Responsible editor: 
Guest Editors ESWC2015

Submission type: 
Full Paper
Given the explosive growth in both data size and schema complexity, data sources are becoming increasingly difficult to use and comprehend. Summarization aspires to produce an abridged version of the original data source highlighting its most representative concepts. In this paper, we present an advanced version of the RDF Digest, a novel platform that automatically produces and visualizes high quality summaries of RDF/S Knowledge Bases (KBs). A summary is a valid RDFS graph that includes the most representative concepts of the schema, adapted to the corresponding instances. To construct this graph we designed and implemented two algorithms that exploit both the structure of the corresponding graph and the semantics of the KB. Initially we identify the most important nodes using the notion of relevance. Then we explore how to select the edges connecting these nodes by maximizing either locally or globally the importance of the selected edges. The extensive evaluation performed compares our system with two other systems and shows the benefits of our approach and the considerable advantages gained.
Full PDF Version: 

Minor Revision

Solicited Reviews:
Click to Expand/Collapse
Review #1
By Szymon Klarman submitted on 22/Jun/2016
Minor Revision
Review Comment:

I appreciate the authors’ responses and their effort put into revising the paper. I find most of the concerns I raised in my review to have been properly addressed. However, I still have the following issues that I’d like to be considered and resolved:

1) I’m afraid I am not convinced by the response regarding the use of RDF(S) semantics in computing the summary. Even if we restrict the claim just to the schema graph it just doesn’t hold. Let’s assume we deal with an empty instance graph and want to summarize only the schema graph. The algorithm makes references to certain measures, such as RC, Rel or Cov. All these measures evaluate the scores for the respective entities (edges, concepts, paths) by looking up the schema graph G_S only – not its deductive closure Cl(G_S). Because of that, whenever we have two syntactically different graphs G_S =/= G_S’ the resulting summary might be different for both of them, even if it is the case that the graphs are semantically equivalent, i.e., when Cl(G_S) = Cl(G_S’). This is basically follows from the definitions and the algorithm. And yes, the algorithm starts off with Cl(G_S), but since the measures only work over G_S this is not enough . So this either has to be either changed, or made clear in the paper that the proposed method is largely syntactic - making possibly some use of the semantics but not guaranteeing equivalent results for semantically equivalent graphs.

2) The notion of validity occurring on p.4 adds to the confusion regarding the semantics of RDFS. The definition of RDFS per se does not enforce any validity requirements related to the domain and range restrictions. It is the very idea of the open world architecture and logical entailment that ensures that if suitable assertions about certain individuals are not explicitly stated in the graph, they will be inferred from the schema axioms. But there’s no requirement for these assertions to be there to start with.

3) In Definition 1, how come the nodes (which should be concepts or datatypes, as I understand) can also be literals from the earlier defined set L?

Review #2
By Silvio Peroni submitted on 01/Jul/2016
Minor Revision
Review Comment:

I thank the authors for having considered all my comments in their revised version, and to have provided answers to all the issues I've highlighted.

While I'm reasonably happy with all the modifications they have implemented, there are few points that should be discussed a bit further.

# About blank nodes

My previous comment: Again, about the use of blank nodes, there are some aspects that should be clarified as well. OWL ontologies usually adopts blank nodes for expressing class restrictions, group disjointness, etc. However, since these aspect are not considered at all in the algorithms proposed by the authors – at least, as far as I understood – it is not clear what they refer to with "blank nodes". Can they refer to individuals of a certain class that are not provided with a URL? This aspect should be explicitly discussed in the paper.

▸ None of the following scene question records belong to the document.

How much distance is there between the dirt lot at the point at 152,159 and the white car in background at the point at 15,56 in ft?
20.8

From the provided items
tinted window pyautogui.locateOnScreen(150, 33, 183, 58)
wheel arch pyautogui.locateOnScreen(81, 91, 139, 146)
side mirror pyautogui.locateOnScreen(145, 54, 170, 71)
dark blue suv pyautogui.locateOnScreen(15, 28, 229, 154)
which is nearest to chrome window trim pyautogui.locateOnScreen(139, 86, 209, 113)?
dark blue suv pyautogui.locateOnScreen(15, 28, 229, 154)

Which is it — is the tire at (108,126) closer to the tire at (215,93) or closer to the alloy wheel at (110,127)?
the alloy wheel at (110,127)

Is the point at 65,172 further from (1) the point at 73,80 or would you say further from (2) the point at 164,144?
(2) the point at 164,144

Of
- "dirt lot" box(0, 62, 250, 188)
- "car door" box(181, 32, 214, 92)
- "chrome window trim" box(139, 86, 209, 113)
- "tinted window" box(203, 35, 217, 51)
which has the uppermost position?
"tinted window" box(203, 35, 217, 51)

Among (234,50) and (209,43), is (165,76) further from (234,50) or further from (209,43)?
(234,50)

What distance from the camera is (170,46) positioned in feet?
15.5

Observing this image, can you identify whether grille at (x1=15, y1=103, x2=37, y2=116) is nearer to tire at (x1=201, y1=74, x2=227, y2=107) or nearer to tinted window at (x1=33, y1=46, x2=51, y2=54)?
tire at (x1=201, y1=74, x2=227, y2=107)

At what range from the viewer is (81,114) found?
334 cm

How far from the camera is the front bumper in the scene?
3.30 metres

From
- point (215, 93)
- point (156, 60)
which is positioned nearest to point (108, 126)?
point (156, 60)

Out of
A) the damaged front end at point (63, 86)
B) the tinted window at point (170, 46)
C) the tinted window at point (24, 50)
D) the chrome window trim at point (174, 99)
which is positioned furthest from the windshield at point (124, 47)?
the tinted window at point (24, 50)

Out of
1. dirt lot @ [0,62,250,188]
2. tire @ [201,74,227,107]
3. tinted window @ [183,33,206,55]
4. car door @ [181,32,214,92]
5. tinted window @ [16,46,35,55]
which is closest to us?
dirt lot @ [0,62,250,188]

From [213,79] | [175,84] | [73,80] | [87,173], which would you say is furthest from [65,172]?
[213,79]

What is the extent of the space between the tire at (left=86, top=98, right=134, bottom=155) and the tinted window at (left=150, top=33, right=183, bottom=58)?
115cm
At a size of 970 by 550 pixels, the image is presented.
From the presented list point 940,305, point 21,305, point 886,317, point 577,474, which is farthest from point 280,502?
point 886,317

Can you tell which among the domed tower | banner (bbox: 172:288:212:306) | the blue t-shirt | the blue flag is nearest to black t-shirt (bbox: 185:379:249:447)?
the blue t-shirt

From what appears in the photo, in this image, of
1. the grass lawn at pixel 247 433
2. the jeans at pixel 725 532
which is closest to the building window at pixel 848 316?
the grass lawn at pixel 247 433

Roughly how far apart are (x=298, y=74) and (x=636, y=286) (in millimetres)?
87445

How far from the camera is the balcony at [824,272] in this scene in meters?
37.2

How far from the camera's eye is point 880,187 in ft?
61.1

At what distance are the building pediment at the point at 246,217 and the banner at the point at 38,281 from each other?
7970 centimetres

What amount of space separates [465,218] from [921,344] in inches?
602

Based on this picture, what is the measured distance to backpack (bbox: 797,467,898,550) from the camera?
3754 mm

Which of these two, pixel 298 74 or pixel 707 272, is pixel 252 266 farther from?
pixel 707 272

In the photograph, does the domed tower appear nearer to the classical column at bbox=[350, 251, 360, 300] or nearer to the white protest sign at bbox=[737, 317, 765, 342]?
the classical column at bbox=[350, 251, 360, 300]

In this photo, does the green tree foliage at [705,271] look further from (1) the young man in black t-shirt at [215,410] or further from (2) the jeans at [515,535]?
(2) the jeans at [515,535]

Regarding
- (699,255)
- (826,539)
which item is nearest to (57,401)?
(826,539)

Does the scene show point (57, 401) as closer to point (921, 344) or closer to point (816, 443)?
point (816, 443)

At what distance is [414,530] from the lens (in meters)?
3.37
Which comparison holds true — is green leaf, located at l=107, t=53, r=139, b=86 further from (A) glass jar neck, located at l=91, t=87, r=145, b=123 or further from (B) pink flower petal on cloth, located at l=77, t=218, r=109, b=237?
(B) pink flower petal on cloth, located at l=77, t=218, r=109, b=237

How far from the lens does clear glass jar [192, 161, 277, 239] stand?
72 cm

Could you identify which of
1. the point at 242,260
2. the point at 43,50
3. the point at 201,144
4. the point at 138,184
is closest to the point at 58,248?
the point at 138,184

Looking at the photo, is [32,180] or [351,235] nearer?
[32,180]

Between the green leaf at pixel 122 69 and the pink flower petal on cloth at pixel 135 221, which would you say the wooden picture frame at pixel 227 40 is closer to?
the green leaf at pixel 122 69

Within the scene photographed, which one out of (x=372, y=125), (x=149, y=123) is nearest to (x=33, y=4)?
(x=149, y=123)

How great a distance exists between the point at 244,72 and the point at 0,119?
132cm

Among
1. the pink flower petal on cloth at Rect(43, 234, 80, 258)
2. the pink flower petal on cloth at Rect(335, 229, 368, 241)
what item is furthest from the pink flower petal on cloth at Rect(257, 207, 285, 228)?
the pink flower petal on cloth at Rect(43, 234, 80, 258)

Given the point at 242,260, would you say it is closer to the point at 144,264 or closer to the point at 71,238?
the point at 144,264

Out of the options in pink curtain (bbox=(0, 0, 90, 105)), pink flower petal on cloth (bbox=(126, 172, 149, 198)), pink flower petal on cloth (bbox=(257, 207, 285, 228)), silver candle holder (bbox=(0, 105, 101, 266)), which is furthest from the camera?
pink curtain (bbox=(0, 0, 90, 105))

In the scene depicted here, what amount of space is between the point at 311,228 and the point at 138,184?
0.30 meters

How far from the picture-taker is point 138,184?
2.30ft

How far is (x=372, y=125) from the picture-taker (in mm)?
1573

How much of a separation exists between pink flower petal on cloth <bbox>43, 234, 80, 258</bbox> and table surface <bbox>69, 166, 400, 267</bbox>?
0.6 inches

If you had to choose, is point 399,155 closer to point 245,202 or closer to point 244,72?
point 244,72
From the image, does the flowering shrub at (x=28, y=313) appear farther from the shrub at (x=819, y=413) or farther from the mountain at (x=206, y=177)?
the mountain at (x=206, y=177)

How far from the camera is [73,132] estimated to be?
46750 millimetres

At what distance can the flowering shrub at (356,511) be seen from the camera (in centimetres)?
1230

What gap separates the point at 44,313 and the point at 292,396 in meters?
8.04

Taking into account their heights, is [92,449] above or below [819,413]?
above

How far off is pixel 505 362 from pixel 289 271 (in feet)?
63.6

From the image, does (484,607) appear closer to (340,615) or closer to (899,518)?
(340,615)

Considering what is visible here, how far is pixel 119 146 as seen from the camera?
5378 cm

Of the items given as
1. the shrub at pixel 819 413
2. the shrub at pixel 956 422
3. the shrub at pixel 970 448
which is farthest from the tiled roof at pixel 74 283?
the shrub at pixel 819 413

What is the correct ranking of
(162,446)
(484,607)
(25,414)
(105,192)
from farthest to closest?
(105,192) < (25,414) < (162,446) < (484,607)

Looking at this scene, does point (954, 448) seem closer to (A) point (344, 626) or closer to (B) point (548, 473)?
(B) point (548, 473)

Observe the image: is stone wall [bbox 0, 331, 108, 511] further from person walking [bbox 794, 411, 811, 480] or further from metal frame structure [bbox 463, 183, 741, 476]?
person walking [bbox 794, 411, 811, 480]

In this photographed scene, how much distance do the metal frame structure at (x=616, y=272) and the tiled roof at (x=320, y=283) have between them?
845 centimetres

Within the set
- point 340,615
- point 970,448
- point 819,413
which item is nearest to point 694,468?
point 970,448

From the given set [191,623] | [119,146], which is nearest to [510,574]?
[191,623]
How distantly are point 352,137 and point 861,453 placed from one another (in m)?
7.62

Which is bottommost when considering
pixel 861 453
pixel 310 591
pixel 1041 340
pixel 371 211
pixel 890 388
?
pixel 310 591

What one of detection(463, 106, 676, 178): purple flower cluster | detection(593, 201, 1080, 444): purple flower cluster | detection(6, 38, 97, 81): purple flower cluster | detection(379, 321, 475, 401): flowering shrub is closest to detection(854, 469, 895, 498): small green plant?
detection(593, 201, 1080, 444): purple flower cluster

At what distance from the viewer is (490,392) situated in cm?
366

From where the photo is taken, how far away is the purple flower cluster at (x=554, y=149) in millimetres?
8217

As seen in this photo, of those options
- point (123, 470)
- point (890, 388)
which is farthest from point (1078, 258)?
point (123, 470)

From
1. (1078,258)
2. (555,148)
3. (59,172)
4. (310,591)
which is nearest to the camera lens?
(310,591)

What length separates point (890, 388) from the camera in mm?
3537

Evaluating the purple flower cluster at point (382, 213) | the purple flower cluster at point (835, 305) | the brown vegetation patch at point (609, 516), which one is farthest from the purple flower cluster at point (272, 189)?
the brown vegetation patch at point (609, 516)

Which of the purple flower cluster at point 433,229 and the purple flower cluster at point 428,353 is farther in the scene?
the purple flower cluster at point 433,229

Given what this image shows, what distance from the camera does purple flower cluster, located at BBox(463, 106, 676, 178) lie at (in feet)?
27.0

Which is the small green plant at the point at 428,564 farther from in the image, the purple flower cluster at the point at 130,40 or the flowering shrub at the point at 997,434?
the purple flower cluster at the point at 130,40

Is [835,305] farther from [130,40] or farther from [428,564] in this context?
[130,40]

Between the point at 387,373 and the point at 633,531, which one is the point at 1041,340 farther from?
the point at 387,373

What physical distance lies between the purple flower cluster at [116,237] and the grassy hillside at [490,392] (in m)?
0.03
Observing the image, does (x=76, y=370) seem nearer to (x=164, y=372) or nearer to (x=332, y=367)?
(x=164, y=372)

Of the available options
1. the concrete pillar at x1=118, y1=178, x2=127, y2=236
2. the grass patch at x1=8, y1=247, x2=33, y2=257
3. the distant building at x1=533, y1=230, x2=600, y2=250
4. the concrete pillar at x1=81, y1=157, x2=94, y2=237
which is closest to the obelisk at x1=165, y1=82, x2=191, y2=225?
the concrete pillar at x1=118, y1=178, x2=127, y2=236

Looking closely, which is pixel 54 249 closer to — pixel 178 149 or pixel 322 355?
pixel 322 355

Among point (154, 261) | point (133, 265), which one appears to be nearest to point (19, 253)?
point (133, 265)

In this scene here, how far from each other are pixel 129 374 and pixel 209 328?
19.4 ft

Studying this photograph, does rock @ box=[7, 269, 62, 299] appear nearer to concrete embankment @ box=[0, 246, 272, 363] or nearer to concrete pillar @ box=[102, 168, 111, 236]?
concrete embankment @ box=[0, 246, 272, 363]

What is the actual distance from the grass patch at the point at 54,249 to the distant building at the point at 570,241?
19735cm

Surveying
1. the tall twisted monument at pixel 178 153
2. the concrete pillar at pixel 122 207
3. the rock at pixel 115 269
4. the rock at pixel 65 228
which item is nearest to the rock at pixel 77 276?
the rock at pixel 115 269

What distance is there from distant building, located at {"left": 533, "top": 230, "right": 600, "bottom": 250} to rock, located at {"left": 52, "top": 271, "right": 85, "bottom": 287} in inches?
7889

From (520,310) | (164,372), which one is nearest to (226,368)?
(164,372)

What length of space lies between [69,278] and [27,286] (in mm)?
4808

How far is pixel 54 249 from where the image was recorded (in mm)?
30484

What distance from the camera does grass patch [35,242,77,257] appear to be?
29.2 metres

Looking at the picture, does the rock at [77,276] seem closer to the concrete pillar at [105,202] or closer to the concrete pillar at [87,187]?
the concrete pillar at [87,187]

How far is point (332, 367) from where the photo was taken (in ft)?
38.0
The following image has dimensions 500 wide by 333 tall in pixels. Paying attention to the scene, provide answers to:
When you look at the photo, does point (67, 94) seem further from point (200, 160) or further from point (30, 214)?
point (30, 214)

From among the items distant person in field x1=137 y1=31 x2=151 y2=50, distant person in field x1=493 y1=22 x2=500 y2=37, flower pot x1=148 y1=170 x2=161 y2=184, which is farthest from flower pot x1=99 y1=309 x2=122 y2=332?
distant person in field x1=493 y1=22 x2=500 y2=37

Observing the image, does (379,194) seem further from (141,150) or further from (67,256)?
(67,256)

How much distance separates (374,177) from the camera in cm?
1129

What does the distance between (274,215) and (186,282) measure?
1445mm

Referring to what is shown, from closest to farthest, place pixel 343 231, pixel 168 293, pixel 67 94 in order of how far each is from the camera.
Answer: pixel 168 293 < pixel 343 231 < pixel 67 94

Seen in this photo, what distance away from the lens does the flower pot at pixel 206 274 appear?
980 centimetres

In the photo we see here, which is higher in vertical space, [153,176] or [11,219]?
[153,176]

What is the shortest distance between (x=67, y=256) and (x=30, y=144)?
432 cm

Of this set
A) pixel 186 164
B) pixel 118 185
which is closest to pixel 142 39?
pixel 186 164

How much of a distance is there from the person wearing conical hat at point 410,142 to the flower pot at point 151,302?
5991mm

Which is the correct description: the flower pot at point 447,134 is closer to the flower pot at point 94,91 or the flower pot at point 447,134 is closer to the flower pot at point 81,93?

Authors' answer: Blank nodes do exist both in OWL and RDF/S ontologies. In RDF, a blank node is a node in an RDF graph representing a resource for which a URI or literal is not given.

Further comment: Yes, in RDF (which is the most generic framework involved in the authors' work, of course) that is the case. However, blank nodes can have specific meanings when we look at OWL in particular. OWL, of course, is still based on RDF, but uses blank nodes also for specific purposes, i.e.:

1. for allowing the description of individuals (i.e. instances of a particular class) without providing any explicit URL - and those are part of the ABox of the ontology;

2. for creating class/property/datatype restrictions, i.e. particular ontological entities that are functional to the organisation of the ontological concepts from a TBox perspective.

Thus, since the analysis presented by authors actually uses OWL ontologies, I think that keeping in mind that ABox/TBox distinction for blank nodes (e.g. by not considering TBox blank nodes from the computation) is important and could affect substantially the outcomes of the algoritms presented.

If the authors still believe, however, that it is good for their purposes to use blank nodes independently from this distinction, I would suggest to add some explanatory text in the paper explaining it.

PS: blank node (i.e. anonymous resource) != literal

# About the new evaluation

My previous comment: The fact that the authors use the CIDOC-CRM core as summary of the full CIDOC-CRM is not convincing at all, and rather seems a simplification to me. Since the selection of the summaries for the other ontologies has been done by humans following a particular protocol, I would like to see a similar approach also for the CIDOC-CRM one, so as to basically compare summaries that have been done in the same way. In addition, that will result in a clear additional contribution of the work. Note that, since the source of KCE is available, the authors should also consider at least that method in the evaluation of CIDOC-CRM.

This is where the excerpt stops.